Problem details:
Starting at the line that contains "Between pixel 9" and continuing through the end of the records, give each line as a row of a Markdown table with the columns Row and Line. Skip blank lines, and leave the pictures out.

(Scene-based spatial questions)
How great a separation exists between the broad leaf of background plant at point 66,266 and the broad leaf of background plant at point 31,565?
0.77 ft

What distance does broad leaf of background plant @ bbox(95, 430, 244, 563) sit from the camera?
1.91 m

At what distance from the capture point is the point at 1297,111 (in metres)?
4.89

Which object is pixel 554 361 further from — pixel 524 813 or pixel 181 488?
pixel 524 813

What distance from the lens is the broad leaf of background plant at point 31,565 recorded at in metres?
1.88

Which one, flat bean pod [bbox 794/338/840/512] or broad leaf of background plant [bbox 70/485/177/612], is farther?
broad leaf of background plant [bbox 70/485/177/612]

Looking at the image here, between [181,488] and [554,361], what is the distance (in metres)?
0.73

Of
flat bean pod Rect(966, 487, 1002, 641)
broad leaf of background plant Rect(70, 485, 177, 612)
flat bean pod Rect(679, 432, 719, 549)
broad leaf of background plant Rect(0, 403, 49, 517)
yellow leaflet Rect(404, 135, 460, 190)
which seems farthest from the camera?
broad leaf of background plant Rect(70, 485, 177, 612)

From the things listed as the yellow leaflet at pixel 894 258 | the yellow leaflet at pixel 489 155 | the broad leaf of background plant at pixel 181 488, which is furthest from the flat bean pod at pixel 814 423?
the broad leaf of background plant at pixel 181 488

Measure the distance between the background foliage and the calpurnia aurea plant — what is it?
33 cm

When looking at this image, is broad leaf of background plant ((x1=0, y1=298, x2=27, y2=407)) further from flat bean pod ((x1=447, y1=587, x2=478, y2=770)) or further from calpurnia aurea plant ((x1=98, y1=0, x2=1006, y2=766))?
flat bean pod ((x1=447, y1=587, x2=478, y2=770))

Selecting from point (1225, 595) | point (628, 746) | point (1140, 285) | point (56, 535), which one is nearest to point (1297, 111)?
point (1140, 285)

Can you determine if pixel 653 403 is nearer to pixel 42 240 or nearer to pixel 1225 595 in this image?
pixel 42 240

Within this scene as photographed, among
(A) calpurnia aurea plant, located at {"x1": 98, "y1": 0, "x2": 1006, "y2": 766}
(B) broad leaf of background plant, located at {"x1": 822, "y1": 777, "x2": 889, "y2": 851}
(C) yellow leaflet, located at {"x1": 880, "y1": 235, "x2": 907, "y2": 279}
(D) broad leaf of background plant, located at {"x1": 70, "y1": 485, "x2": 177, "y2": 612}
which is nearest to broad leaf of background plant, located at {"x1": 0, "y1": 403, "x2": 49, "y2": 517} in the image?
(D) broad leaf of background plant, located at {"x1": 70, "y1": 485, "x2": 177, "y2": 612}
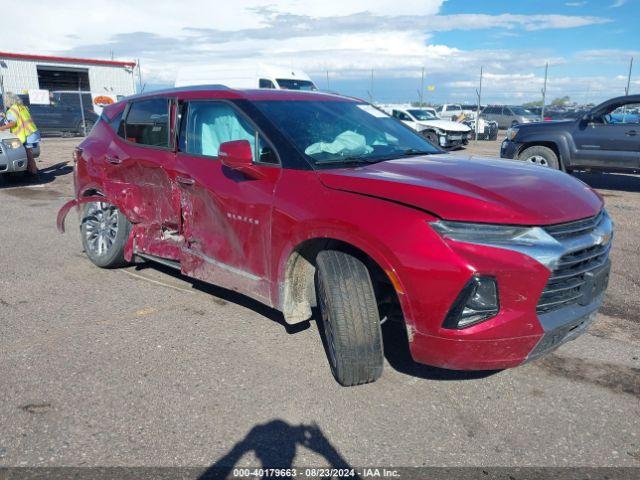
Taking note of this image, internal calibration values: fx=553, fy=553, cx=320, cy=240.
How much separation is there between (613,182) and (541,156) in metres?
2.44

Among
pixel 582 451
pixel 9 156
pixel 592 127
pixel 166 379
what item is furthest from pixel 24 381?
pixel 592 127

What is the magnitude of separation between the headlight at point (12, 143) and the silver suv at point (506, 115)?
1004 inches

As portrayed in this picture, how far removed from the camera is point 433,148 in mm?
4332

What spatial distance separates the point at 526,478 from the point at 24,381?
9.34 feet

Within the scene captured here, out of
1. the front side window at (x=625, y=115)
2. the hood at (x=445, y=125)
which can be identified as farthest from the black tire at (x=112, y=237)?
the hood at (x=445, y=125)

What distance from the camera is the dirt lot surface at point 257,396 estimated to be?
2.71m

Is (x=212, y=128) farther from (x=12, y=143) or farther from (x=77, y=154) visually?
(x=12, y=143)

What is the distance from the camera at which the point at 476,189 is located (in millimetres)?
2904

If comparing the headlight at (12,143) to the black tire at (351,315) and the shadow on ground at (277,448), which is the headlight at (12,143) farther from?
the shadow on ground at (277,448)

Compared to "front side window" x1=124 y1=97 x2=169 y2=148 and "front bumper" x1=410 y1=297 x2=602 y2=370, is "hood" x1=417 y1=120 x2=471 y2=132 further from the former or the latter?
"front bumper" x1=410 y1=297 x2=602 y2=370

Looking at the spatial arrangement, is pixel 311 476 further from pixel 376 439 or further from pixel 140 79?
pixel 140 79

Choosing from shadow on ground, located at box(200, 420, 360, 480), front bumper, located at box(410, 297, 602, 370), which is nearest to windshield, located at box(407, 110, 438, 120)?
front bumper, located at box(410, 297, 602, 370)

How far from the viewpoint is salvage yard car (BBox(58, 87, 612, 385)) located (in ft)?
8.84

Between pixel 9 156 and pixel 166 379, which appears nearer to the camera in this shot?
pixel 166 379
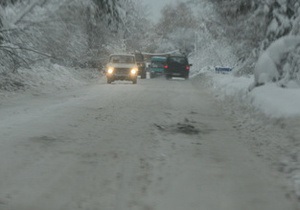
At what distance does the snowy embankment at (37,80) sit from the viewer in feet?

Full output:
| Row | Line |
|---|---|
| 1 | Between pixel 9 156 and pixel 166 379, which appears nearer to the camera in this shot? |
| 2 | pixel 166 379 |
| 3 | At what distance does the snowy embankment at (37,80) sit from the viewer in feet? |